STUDY TEXT –
....
Tyler O’Neil’s Making Hate Pay

2,845 words

Tyler O’Neil
Making Hate Pay: The Corruption of the Southern Poverty Law Center
New York: Bombardier Books, 2020

There’s a moment in the film 300 in which the Spartan defenders at Thermopylae allow their allies, the Arcadians, to take on the Persians. Despite recognizing their weaknesses as soldiers, King Leonidas begrudgingly gives the Arcadians credit for taking part in the fight. This is about how I felt upon reading Tyler O’Neil’s Making Hate Pay: The Corruption of the Southern Poverty Law Center. O’Neil doesn’t always use the best arguments, nor does he always offer the greatest insights, but at least he picked the right enemy.

O’Neil makes it clear upfront that he is a conservative Christian. Given this parameter and the fact that the SPLC is known for unfairly targeting both conservatives and Christians, O’Neil is not shy about dishing dirt on his demographic’s indefatigable tormentor. Folks on the Right should be grateful that he crammed into one slender volume as much damning information about the SPLC as possible. Aside from offering historical information on the organization, he puts up a spirited defense of traditional Christianity and presents a convincing case to discredit the SPLC. This and a great title will hopefully make Making Hate Pay useful in the Right’s fight against this odious organization.

O’Neil’s main arguments include the following:

  1. The SPLC is a left-wing, partisan organization that targets the Right, often without a shred of justice, while largely ignoring the Left.
  2. The SPLC practices sexual harassment and racial discrimination in its own offices.
  3. The SPLC raises far more money than it needs, pays its executives lavish salaries, and keeps millions in offshore accounts.
  4. The SPLC exaggerates or fabricates “hate” in America in order to keep the donor dollars coming.
  5. The SPLC does not deserve the influence it has as a supposedly impartial arbiter of hate.

After chronicling the disastrous month for the SPLC that was March 2019 (the firing of founder Morris Dees and the resignations of President Richard Cohen and legal director Rhonda Brownstein, all under a cloud of sexual misconduct and racial discrimination), O’Neil dives into the sordid history of Dees. In a nutshell, Morris Seligman Dees (a white Southerner and not Jewish, oddly enough) had family in the Ku Klux Klan, supported segregation as a young man in the 1950s, cared only about making money in the 1960s, and once aimed a gun at a client in order intimidate the Grand Wizard of the KKK. One former employee referred to Dees as “manipulative, ruthless, [and] autocratic.” Allegedly, he had slept around the office while still married, sexually assaulted his own stepdaughter, was a dedicated swinger, and liked to play weird sexual power games with his wives, girlfriends, and gay men. But because Dees was (and perhaps still is) a brilliant fundraiser, no one on the Left ever cared to shake him off his high perch atop the SPLC.
....
DESCRIPTION OF THE TASK –
Extract from the review of Making Hate Pay, word for word, the passage from "3. The SPLC" to "arbiter of hate.".

SOURCE MATERIAL –
....
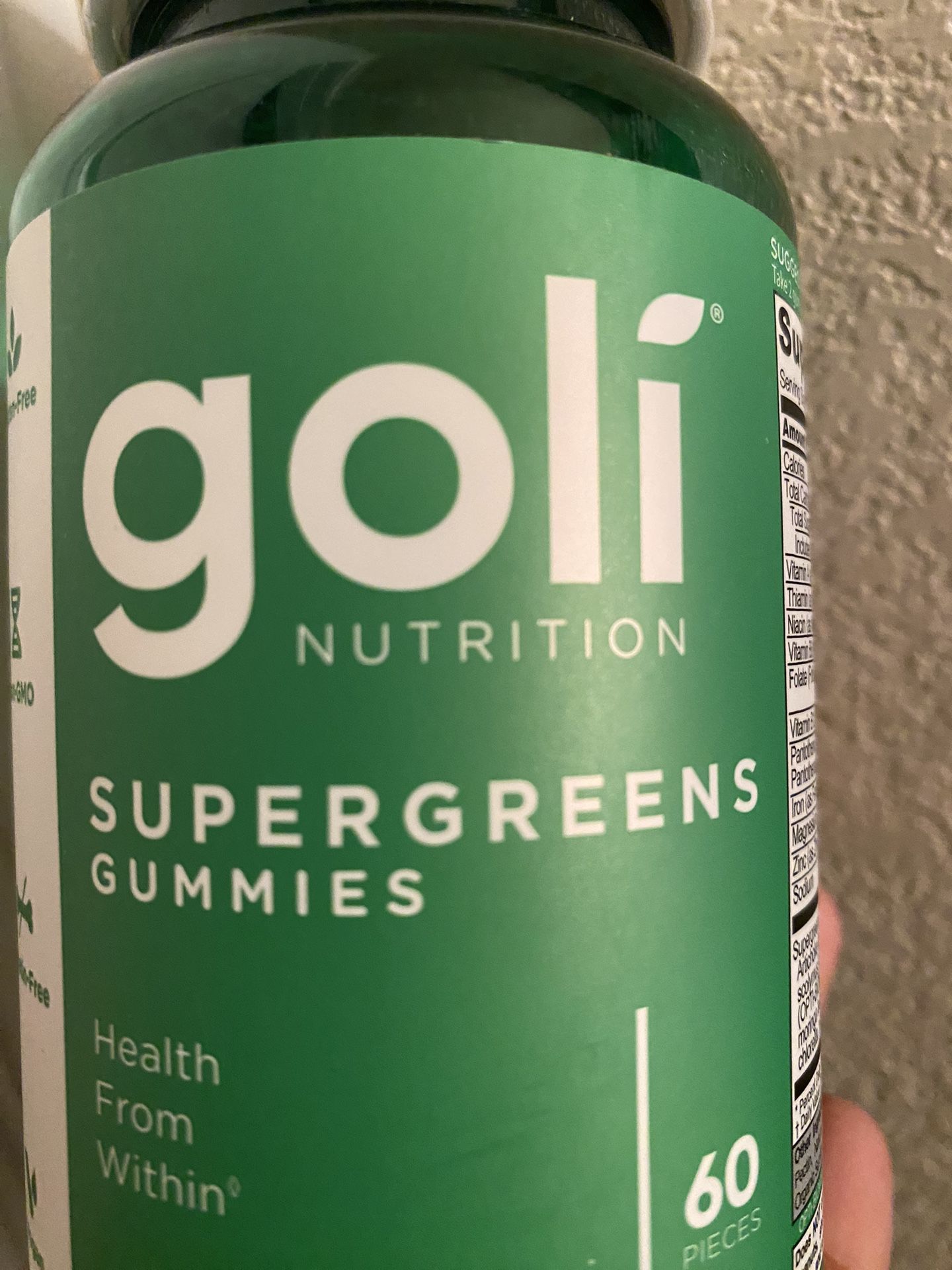 Goli Nutrition Gummies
....
ANSWER TO THIS TASK –
3. The SPLC raises far more money than it needs, pays its executives lavish salaries, and keeps millions in offshore accounts.
  4. The SPLC exaggerates or fabricates “hate” in America in order to keep the donor dollars coming.
  5. The SPLC does not deserve the influence it has as a supposedly impartial arbiter of hate.